## JOB
Write the data out again in full, with no departure from the original.

## INPUT ROWS
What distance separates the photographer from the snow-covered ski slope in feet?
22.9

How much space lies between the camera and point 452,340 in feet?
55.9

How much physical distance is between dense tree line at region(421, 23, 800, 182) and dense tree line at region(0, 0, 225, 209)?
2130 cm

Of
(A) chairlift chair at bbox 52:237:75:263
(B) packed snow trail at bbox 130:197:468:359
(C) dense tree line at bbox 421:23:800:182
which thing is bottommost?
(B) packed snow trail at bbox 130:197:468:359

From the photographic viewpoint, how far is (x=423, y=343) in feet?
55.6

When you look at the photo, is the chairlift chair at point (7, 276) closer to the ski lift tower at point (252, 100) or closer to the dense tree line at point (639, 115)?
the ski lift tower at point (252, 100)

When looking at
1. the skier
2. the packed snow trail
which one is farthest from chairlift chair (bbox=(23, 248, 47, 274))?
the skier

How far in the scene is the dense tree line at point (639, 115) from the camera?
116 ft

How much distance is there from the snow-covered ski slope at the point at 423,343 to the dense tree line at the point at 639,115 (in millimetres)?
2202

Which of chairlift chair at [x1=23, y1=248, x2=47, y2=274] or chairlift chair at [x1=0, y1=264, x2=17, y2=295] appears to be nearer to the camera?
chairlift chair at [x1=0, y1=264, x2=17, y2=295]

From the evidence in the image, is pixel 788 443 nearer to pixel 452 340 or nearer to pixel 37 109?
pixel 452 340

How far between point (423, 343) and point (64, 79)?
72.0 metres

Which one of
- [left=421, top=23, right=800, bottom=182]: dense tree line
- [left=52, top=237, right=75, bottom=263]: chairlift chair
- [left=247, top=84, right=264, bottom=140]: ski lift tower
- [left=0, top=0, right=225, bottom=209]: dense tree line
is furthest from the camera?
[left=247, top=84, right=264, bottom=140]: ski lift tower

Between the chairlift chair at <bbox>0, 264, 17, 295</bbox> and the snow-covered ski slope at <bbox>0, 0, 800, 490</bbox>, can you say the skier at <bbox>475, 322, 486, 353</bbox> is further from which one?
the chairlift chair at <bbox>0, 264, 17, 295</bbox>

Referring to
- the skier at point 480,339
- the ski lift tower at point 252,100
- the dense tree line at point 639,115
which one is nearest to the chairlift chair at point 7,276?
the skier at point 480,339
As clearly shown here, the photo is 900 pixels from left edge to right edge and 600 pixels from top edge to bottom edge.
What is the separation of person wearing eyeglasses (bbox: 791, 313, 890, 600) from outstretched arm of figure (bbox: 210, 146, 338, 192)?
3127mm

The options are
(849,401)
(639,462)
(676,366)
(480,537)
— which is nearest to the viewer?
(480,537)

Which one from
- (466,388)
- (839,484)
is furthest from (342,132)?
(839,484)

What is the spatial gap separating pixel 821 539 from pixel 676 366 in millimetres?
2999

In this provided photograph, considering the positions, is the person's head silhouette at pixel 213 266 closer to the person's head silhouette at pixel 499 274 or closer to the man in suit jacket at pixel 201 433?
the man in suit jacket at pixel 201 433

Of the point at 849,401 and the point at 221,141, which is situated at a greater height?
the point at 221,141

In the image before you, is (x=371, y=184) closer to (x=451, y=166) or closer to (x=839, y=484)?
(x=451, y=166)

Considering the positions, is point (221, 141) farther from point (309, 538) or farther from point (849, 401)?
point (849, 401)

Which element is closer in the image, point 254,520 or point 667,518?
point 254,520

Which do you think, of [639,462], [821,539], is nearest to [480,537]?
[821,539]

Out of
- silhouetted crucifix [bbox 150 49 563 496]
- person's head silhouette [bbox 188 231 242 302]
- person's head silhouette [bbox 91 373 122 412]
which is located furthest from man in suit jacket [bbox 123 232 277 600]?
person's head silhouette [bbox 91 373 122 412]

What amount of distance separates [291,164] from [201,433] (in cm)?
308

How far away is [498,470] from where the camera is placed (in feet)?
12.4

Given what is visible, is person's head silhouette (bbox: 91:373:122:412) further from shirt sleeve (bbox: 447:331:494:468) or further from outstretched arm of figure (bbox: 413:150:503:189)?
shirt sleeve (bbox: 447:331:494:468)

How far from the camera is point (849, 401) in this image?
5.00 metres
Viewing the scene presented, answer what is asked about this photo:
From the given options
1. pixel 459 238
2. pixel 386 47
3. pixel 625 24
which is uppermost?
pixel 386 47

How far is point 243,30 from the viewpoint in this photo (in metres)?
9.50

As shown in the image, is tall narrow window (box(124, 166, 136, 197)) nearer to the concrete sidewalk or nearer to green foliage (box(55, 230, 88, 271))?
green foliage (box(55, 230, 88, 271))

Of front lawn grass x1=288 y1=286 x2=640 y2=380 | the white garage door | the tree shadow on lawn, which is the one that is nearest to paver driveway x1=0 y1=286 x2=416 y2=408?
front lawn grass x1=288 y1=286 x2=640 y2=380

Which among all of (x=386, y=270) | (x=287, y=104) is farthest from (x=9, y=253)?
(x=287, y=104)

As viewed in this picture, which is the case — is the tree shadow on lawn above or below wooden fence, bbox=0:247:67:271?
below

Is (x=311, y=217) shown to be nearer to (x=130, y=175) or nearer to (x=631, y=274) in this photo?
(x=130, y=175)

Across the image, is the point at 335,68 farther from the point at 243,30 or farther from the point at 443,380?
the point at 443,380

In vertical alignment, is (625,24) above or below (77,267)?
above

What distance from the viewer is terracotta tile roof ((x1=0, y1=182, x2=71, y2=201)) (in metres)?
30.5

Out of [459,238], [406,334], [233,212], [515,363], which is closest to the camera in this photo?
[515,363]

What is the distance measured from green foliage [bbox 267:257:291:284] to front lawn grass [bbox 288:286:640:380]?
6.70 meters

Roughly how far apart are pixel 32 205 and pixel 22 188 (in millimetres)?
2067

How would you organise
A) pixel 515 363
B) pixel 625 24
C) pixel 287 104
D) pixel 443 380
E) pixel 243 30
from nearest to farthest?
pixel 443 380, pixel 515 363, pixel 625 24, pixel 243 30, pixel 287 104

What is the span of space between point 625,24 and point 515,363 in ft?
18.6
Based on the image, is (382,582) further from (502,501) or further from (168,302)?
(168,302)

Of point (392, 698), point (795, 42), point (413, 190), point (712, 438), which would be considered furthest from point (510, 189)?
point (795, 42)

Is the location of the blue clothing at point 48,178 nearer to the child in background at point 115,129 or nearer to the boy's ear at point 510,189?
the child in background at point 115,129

## SOLUTION BELOW
What distance separates the photographer from the snow-covered ski slope in feet?
22.9

How much space lies between the camera and point 452,340 in feet?
55.9

How much physical distance is between dense tree line at region(421, 23, 800, 182) and dense tree line at region(0, 0, 225, 209)?
2130 cm

Of
(A) chairlift chair at bbox 52:237:75:263
(B) packed snow trail at bbox 130:197:468:359
(C) dense tree line at bbox 421:23:800:182
which thing is bottommost?
(B) packed snow trail at bbox 130:197:468:359

From the photographic viewpoint, how far is (x=423, y=343) in feet?
55.6

When you look at the photo, is the chairlift chair at point (7, 276) closer to the ski lift tower at point (252, 100) or closer to the dense tree line at point (639, 115)?
the ski lift tower at point (252, 100)

When looking at
1. the skier
2. the packed snow trail
which one is farthest from chairlift chair (bbox=(23, 248, 47, 274))?
the skier

How far in the scene is the dense tree line at point (639, 115) from the camera?
116 ft

How much distance is there from the snow-covered ski slope at the point at 423,343 to the dense tree line at the point at 639,115 (in millimetres)?
2202

Which of chairlift chair at [x1=23, y1=248, x2=47, y2=274] or chairlift chair at [x1=0, y1=264, x2=17, y2=295] appears to be nearer to the camera?
chairlift chair at [x1=0, y1=264, x2=17, y2=295]

From the evidence in the image, is pixel 788 443 nearer to pixel 452 340 or nearer to pixel 37 109?
pixel 452 340

How far between point (423, 343) and point (64, 79)?
72.0 metres

Which one of
- [left=421, top=23, right=800, bottom=182]: dense tree line
- [left=52, top=237, right=75, bottom=263]: chairlift chair
- [left=247, top=84, right=264, bottom=140]: ski lift tower
- [left=0, top=0, right=225, bottom=209]: dense tree line
is furthest from the camera?
[left=247, top=84, right=264, bottom=140]: ski lift tower

Between the chairlift chair at <bbox>0, 264, 17, 295</bbox> and the snow-covered ski slope at <bbox>0, 0, 800, 490</bbox>, can you say the skier at <bbox>475, 322, 486, 353</bbox> is further from which one?
the chairlift chair at <bbox>0, 264, 17, 295</bbox>

Referring to
- the skier at point 480,339
- the ski lift tower at point 252,100
- the dense tree line at point 639,115
which one is nearest to the chairlift chair at point 7,276?
the skier at point 480,339
As clearly shown here, the photo is 900 pixels from left edge to right edge and 600 pixels from top edge to bottom edge.
What is the separation of person wearing eyeglasses (bbox: 791, 313, 890, 600) from outstretched arm of figure (bbox: 210, 146, 338, 192)?
3127mm

The options are
(849,401)
(639,462)
(676,366)
(480,537)
— which is nearest to the viewer?
(480,537)

Which one from
- (466,388)
- (839,484)
is furthest from (342,132)?
(839,484)

What is the spatial gap separating pixel 821 539 from pixel 676 366 in millimetres?
2999

In this provided photograph, considering the positions, is the person's head silhouette at pixel 213 266 closer to the person's head silhouette at pixel 499 274 or closer to the man in suit jacket at pixel 201 433?
the man in suit jacket at pixel 201 433

Of the point at 849,401 and the point at 221,141, which is situated at a greater height?
the point at 221,141

In the image before you, is (x=371, y=184) closer to (x=451, y=166) or closer to (x=839, y=484)?
(x=451, y=166)

Considering the positions, is point (221, 141) farther from point (309, 538) or farther from point (849, 401)?
point (849, 401)

Which element is closer in the image, point 254,520 or point 667,518?
point 254,520

Which do you think, of [639,462], [821,539], is nearest to [480,537]?
[821,539]

Out of
- silhouetted crucifix [bbox 150 49 563 496]
- person's head silhouette [bbox 188 231 242 302]
- person's head silhouette [bbox 91 373 122 412]
which is located furthest from man in suit jacket [bbox 123 232 277 600]?
person's head silhouette [bbox 91 373 122 412]

What amount of distance separates [291,164] from [201,433] (in cm)?
308

How far away is [498,470] from where the camera is placed (in feet)?
12.4

Given what is visible, is person's head silhouette (bbox: 91:373:122:412) further from shirt sleeve (bbox: 447:331:494:468) or further from outstretched arm of figure (bbox: 413:150:503:189)?
shirt sleeve (bbox: 447:331:494:468)

How far from the camera is point (849, 401) in this image?
5.00 metres
Viewing the scene presented, answer what is asked about this photo:
From the given options
1. pixel 459 238
2. pixel 386 47
3. pixel 625 24
which is uppermost?
pixel 386 47

How far is point 243,30 from the viewpoint in this photo (in metres)?
9.50

As shown in the image, is tall narrow window (box(124, 166, 136, 197)) nearer to the concrete sidewalk or nearer to green foliage (box(55, 230, 88, 271))?
green foliage (box(55, 230, 88, 271))

Of front lawn grass x1=288 y1=286 x2=640 y2=380 | the white garage door | the tree shadow on lawn, which is the one that is nearest to paver driveway x1=0 y1=286 x2=416 y2=408?
front lawn grass x1=288 y1=286 x2=640 y2=380

Which among all of (x=386, y=270) | (x=287, y=104) is farthest from (x=9, y=253)?
(x=287, y=104)

As viewed in this picture, which is the case — is the tree shadow on lawn above or below wooden fence, bbox=0:247:67:271?
below

Is (x=311, y=217) shown to be nearer to (x=130, y=175) or nearer to (x=631, y=274) in this photo?
(x=130, y=175)

Across the image, is the point at 335,68 farther from the point at 243,30 or farther from the point at 443,380?
the point at 443,380

In vertical alignment, is (625,24) above or below (77,267)?
above

What distance from the viewer is terracotta tile roof ((x1=0, y1=182, x2=71, y2=201)) (in metres)?
30.5

Out of [459,238], [406,334], [233,212], [515,363], which is closest to the camera in this photo?
[515,363]

What is the distance measured from green foliage [bbox 267:257:291:284] to front lawn grass [bbox 288:286:640:380]?
6.70 meters

Roughly how far apart are pixel 32 205 and pixel 22 188 (in millimetres)?
2067

How would you organise
A) pixel 515 363
B) pixel 625 24
C) pixel 287 104
D) pixel 443 380
E) pixel 243 30
from nearest to farthest?
pixel 443 380, pixel 515 363, pixel 625 24, pixel 243 30, pixel 287 104

What is the span of space between point 625,24 and point 515,363 in ft?
18.6
Based on the image, is (382,582) further from (502,501) or further from (168,302)?
(168,302)

Of point (392, 698), point (795, 42), point (413, 190), point (712, 438), which would be considered furthest from point (510, 189)?
point (795, 42)

Is the location of the blue clothing at point 48,178 nearer to the child in background at point 115,129 or nearer to the boy's ear at point 510,189?
the child in background at point 115,129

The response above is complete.